Obstacles and challenges to infrastructure investing
From the investor’s perspective, the features that characterise infrastructure
– its long-term nature, illiquidity, complexity uniqueness – tend to make
it challenging to analyse. A variety of efforts could be made to make
infrastructure assets more attractive to investors, including standardisation
of documentation, improved access to information and analytics about
investment performance, and creating structures in which investors
of varying risk appetites can find suitable investments across the risk
spectrum.
Perhaps more importantly, investors often cite the lack of investment
opportunities as a reason for not being more invested in infrastructure.
Greater assurance of a “pipeline” of opportunities from project sponsors
would also attract investors to the asset class. The further development of
Public/Private Partnerships globally may prove to be a powerful vehicle for
creating that pipeline. The ability to extract value from existing infrastructure
assets to be redeployed towards seeding new projects has the potential
to be a powerful catalyst for growth. It enables us to recycle the value of
existing societal assets into new productive assets.
Finally, regulatory frameworks around the world must acknowledge
the long-term investment needs of their regulated entities and the
appropriateness of good quality infrastructure investments to meet those
needs. Efforts to define a global insurance capital regime must consider
the long-term nature of the life insurance business. Reflecting appropriate
economics of life insurance in a global capital framework is crucial to
ensure that private funding is available and stable over time. Solvency II and
other frameworks must incentivize investment in long-term assets to allow
insurers to match their long-term liabilities. To date, emerging regulatory
frameworks for banks and insurers are creating disincentives to long-term
investing favoring shorter-duration, more liquid assets and penalising the
very types of assets that could improve portfolio diversification, better
hedge liability exposures and offer a lower risk profile relative to corporate
credit over the long-term.

> TASK INPUTS

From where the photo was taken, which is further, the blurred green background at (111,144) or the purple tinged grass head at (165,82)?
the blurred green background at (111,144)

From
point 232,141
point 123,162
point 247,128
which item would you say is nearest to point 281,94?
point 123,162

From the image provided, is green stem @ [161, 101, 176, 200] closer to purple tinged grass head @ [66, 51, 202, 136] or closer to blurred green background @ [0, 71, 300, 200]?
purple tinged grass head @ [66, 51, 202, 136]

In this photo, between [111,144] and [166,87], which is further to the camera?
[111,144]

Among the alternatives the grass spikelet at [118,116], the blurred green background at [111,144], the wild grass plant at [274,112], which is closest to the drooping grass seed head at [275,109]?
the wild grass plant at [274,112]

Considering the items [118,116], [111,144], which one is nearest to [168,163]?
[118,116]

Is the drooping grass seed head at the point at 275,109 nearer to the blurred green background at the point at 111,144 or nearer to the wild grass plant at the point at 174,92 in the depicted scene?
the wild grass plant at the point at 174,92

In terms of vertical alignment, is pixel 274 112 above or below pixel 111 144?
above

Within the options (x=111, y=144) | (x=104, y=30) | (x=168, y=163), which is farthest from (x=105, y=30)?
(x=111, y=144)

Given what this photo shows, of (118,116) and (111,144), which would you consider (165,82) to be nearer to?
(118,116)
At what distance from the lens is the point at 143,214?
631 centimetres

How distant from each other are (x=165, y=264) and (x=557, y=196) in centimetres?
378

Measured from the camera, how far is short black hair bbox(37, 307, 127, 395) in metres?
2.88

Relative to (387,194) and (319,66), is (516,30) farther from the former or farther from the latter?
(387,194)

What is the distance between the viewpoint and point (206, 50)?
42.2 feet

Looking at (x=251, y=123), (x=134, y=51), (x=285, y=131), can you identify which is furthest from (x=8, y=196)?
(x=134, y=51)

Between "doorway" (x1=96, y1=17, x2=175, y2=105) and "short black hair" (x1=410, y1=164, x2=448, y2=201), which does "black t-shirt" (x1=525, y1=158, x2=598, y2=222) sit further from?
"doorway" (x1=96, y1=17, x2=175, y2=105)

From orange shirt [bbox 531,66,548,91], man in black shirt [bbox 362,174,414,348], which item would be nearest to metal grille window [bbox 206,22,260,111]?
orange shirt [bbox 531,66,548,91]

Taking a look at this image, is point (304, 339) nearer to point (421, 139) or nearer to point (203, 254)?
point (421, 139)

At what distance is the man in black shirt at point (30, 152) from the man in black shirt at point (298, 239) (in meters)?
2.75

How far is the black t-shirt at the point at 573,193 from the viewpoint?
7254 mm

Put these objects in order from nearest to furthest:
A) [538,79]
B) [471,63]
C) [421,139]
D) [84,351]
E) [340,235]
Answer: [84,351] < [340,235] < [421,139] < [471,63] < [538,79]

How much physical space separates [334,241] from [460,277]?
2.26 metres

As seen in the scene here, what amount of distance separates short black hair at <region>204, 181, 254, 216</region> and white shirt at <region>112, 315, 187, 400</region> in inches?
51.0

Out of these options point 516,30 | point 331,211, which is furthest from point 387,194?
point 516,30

> EXERCISE REQUIREMENTS
A - Count the lines of the records that contain the string "nearest". Reply with the number alone.
B - Continue the passage on infrastructure investing from its final sentence.
The records have no connection to the passage on infrastructure investing.

> EXERCISE ANSWERS
A - 4

B -
In summary
We believe that infrastructure investment is not only important to society,
but also strategically important for long-term investors. Pramerica has had
a long-standing commitment to infrastructure as a result of this dynamic.
Indeed, we welcome the opportunity to help develop infrastructure into
a recognised asset class among long term investors through better
access to information, a more assured supply of infrastructure investment
opportunities, and greater understanding among regulators of its
importance in long term investors’ portfolios. Q
1Standard & Poors
2 Moody’s Investor Service
Scott Sleyster is the global chief investment officer of Prudential Financial Inc. (NYSE: PRU), a financial
services company headquartered in the U.S. The company is not affiliated in any manner with Prudential
Plc. of the U.K. This article represents Sleyster’s opinion as of October, 2015.
Pricoa Capital Group actively invests
in infrastructure projects, focusing
on investment grade debt in energy,
transport, social and water sectors.
Shown above is a recent solar farm
project financed by Pricoa Capital
Group in 2014, which is planned to
provide 80 megawatts of clean energy
to the local utility as an alternative
source of power to consumers.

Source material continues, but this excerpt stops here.